(WRITTEN INSTRUCTION):
Copy the data from the line containing "Noting what this scene shows, given" through the end, substituting "closest" for "nearest" and changing nothing else.

(GIVEN DATA):
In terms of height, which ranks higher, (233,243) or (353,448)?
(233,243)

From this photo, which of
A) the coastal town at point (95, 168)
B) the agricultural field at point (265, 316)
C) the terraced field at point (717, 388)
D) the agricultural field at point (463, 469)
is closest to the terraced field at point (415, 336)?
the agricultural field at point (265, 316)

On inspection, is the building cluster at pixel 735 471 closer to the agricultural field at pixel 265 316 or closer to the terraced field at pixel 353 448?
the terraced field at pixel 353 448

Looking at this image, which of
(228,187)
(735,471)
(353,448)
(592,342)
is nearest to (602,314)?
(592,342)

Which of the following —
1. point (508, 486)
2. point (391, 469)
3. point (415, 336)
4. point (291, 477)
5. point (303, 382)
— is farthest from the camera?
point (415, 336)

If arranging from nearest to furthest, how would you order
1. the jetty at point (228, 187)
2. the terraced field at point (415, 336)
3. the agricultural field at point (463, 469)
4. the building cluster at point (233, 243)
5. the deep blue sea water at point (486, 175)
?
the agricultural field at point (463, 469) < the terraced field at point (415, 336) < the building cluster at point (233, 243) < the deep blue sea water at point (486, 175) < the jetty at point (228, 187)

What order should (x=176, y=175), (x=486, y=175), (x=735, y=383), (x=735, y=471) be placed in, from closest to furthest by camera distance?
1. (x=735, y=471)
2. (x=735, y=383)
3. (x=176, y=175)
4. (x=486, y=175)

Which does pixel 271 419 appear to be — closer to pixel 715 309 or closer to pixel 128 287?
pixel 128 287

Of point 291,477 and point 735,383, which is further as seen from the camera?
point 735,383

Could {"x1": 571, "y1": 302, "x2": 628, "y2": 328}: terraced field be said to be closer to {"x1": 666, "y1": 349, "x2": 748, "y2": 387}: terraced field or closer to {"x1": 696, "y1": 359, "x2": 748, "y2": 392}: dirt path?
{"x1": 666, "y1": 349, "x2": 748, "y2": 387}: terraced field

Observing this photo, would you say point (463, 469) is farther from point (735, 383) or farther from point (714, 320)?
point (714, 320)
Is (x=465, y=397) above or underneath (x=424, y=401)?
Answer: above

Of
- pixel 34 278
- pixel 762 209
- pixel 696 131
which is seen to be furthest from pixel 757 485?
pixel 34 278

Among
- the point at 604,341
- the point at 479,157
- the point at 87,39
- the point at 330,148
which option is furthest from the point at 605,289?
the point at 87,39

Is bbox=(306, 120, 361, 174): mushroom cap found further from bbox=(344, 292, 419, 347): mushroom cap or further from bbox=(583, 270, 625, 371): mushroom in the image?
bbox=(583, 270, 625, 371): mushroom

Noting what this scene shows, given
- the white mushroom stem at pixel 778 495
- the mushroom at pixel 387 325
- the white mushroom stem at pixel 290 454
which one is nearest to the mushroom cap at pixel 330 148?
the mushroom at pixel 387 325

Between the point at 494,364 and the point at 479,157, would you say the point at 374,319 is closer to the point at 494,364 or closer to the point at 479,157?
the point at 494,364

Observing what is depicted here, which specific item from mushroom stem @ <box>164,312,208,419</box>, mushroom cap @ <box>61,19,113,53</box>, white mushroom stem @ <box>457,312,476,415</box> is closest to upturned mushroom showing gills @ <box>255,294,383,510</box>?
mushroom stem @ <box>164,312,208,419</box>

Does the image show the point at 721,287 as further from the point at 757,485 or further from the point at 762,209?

(THE OUTPUT):
Noting what this scene shows, given
- the white mushroom stem at pixel 778 495
- the mushroom at pixel 387 325
- the white mushroom stem at pixel 290 454
which one is closest to the mushroom cap at pixel 330 148?
the mushroom at pixel 387 325

Between the point at 494,364 and the point at 479,157, would you say the point at 374,319 is closer to the point at 494,364 or closer to the point at 479,157?
the point at 494,364

Observing what is depicted here, which specific item from mushroom stem @ <box>164,312,208,419</box>, mushroom cap @ <box>61,19,113,53</box>, white mushroom stem @ <box>457,312,476,415</box> is closest to upturned mushroom showing gills @ <box>255,294,383,510</box>?
mushroom stem @ <box>164,312,208,419</box>

Does the image show the point at 721,287 as further from the point at 757,485 or further from the point at 762,209?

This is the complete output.